Pahami UU PSDN, Tentang Persiapan Indonesia Jika Terjadi Perang

10 Februari 2022 10:30 WIB

RADARDEPOK.COM UU Nomor 23 Tahun 2019 tentang Pengelolaan Sumber Daya Nasional untuk Pertahanan Negara (PSDN) adalah UU yang disiapkan bila terjadi perang. Hal itu disampaikan Profesor Hikmahanto Juwana dalam sidang judicial review di Mahkamah Konstitusi (MK), Rabu (9/2).

“Jadi kalau saya memahami, mohon izin, Yang Mulia, dari Undang‐Undang PSDN ini adalah ini undang‐undang untuk mempersiapkan apabila terjadi perang. Karena perang itu bisa terjadi sewaktu‐waktu. Kita tidak tahu kapan terjadi, tapi ketika terjadi, maka negara harus siap. Peraturan sudah ada mengaturnya dan dalam situasi seperti itu, tidak hanya sumber daya manusia yang bisa ‘dikerahkan’,” kata Hikmahanto Juwana.

*DATA SUMBER*:
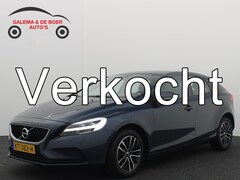 Volvo V40 - 2.0 T2 Nordic+ TREKHAAK / STANDKACHEL / FULL LED / STOELVERW / NAVI / CLIMA / PDC / BLUETO
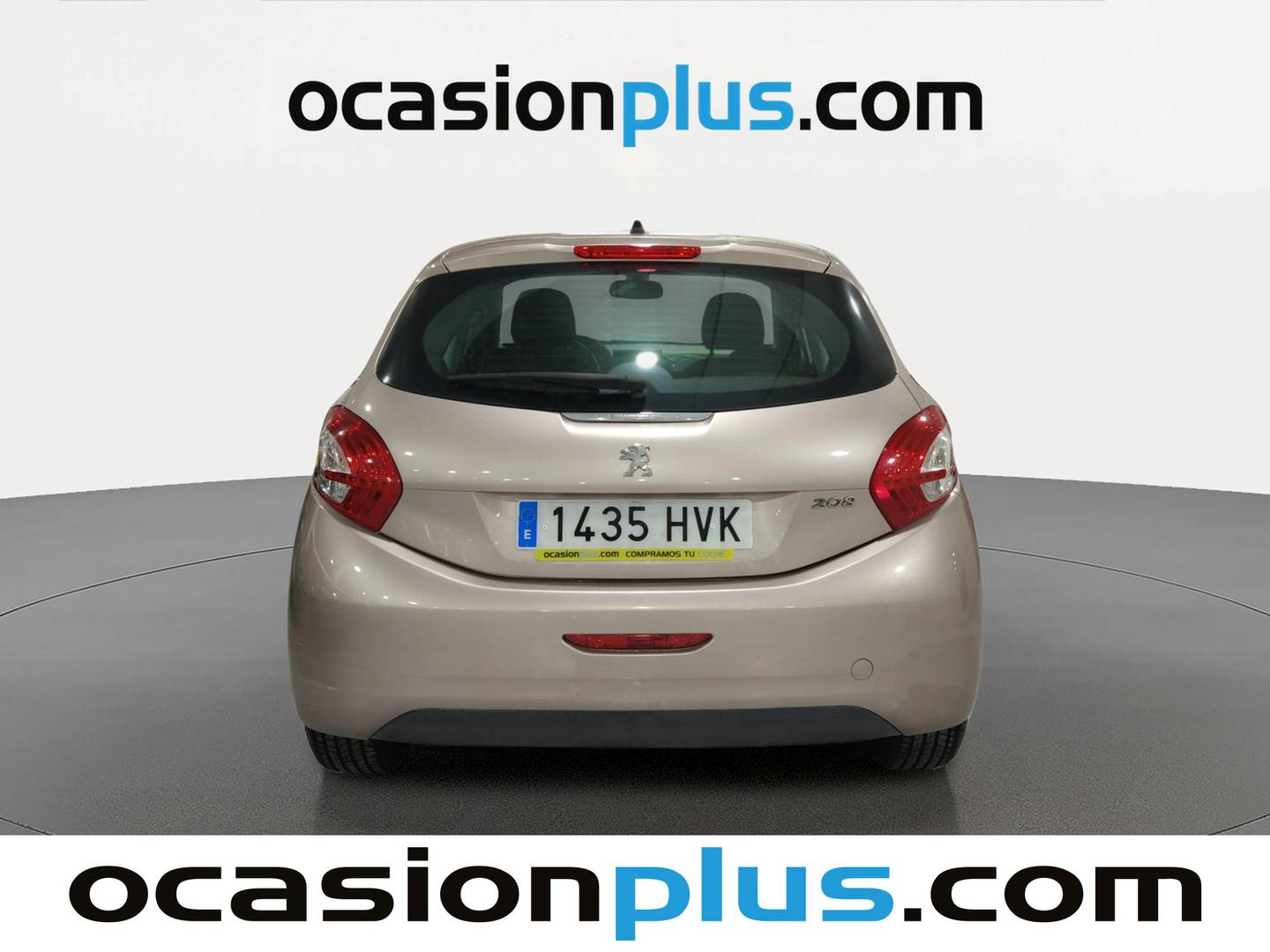 Peugeot 208 Peugeot 208 1.2 VTi Allure (82 CV) al mejor precio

*TUGAS ANDA*:
[1] Menurut berita tentang UU PSDN, dalam sidang apa Profesor Hikmahanto Juwana menyampaikan pandangannya di Mahkamah Konstitusi?
[2] Sebutkan semua singkatan yang muncul dalam berita tentang UU PSDN.

*KUNCI JAWABAN*:
[1] Dalam sidang judicial review di Mahkamah Konstitusi.

[2] UU, PSDN, MK, WIB